Datenschutz

SPD verteidigt RMV-Daten

  • schließen

Die Gruppe im Regionalverband will Apple und Google nicht subventionieren. Sie kritisieren den Vorstoß der Unabhängigen.

Die SPD-Gruppe im Regionalverband lehnt das Offenlegen der Daten des Rhein-Main-Verkehrsverbunds (RMV) rigoros ab. „Wenn die Unabhängige Gruppe/FDP die Daten der öffentlichen Hand an Apple und Google in die USA schicken will, um deren Geschäftsmodelle zu subventionieren, dann müssen sie mit unserem deutlichen Widerstand rechnen“, kündigte Sprecher Michael Göllner an. Die Unabhängige Gruppe war am Mittwoch mit einem entsprechenden Antrag gescheitert, der nach ihrer Auffassung die Fahrgastinformation verbessert hätte.

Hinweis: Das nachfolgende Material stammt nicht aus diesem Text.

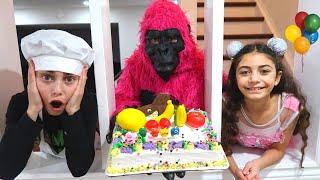 Heidi y Zidane hicieron una tarta para el cumpleaños del mono.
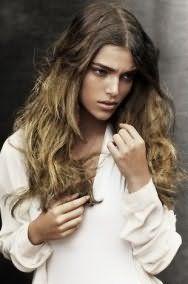 Распущенные волнистые локоны русого цвета великолепно выглядят в летней прическе с колорированием оттенка блонд, создающим эффект выгоревших прядей, и дополняются дневным макияжем в натуральных тонах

„Google und Apple haben nicht einfach das Vorrecht darauf, Leistungen Dritter, also die des organisierten Personennahverkehrs, für sich selbst kommerziell zu verwerten“, ergänzte Thomas Jühe, Bürgermeister von Raunheim. Die SPD schließe sich hier der Position des Verbands Deutscher Verkehrsunternehmen (VDV) an. Der setze sich „äußerst engagiert“ mit dem Thema Datenbereitstellung auseinander. Im Vordergrund stünde dabei, dass die wesentlich mit öffentlichen Mitteln finanzierten Verkehrsunternehmen selbst die wirtschaftliche Verwertung der Daten übernehmen können. Die Einnahmen könnten dann in mehr Qualität und Angebote fließen.

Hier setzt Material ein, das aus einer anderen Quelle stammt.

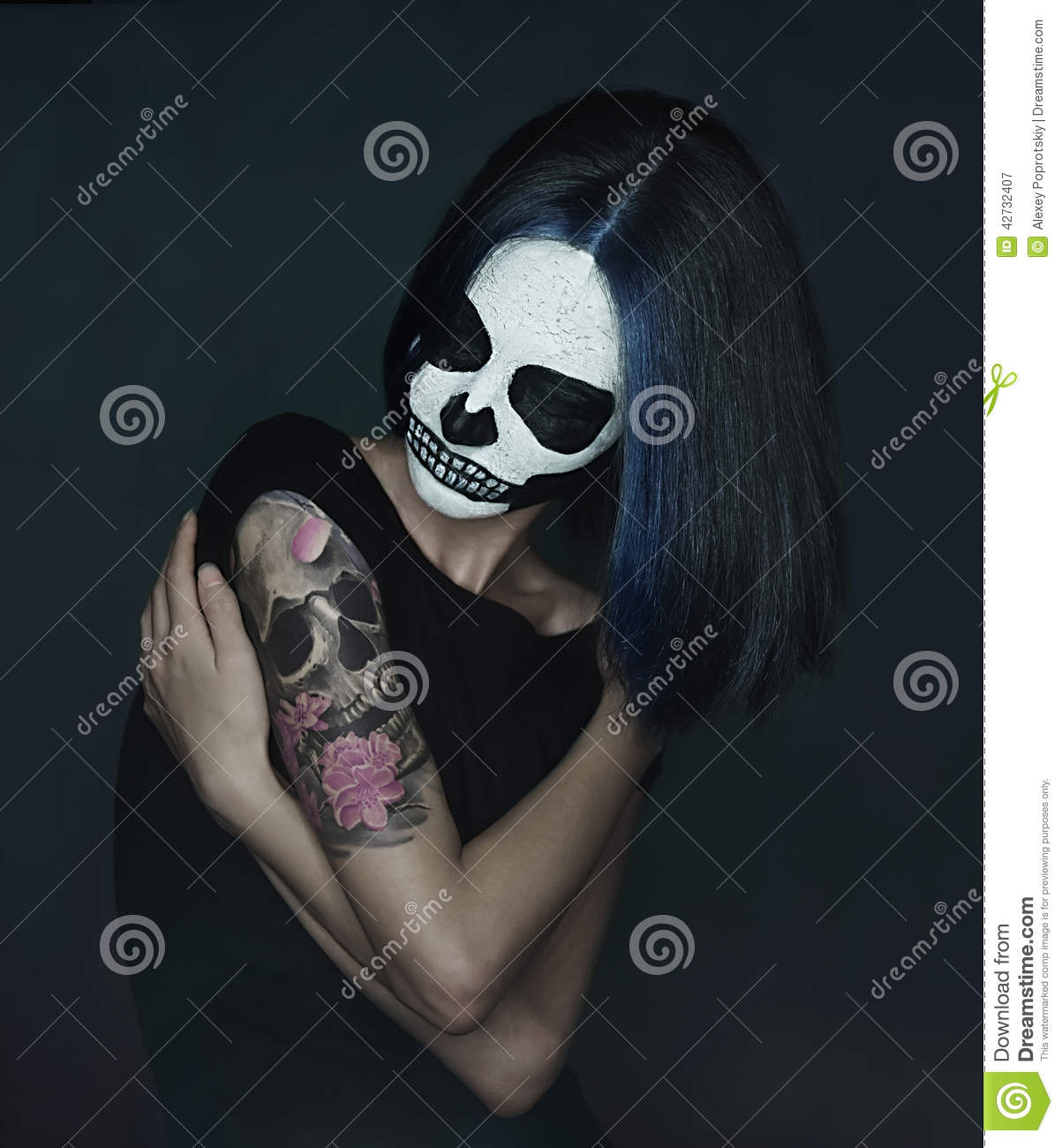 Woman with skull make-up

Die Sozialdemokraten werfen den Unabhängigen „laxen Umgang mit den Kundendaten“ vor. Wohingegen sie großen Wert auf deren Schutz legten. „Bus- und Bahnkunden müssen sicher sein können, dass sie nicht zum Spielball der rein wirtschaftlichen Interessen von Internet-Riesen werden.“ Vom RMV gab es auf FR-Anfrage keine Stellungnahme.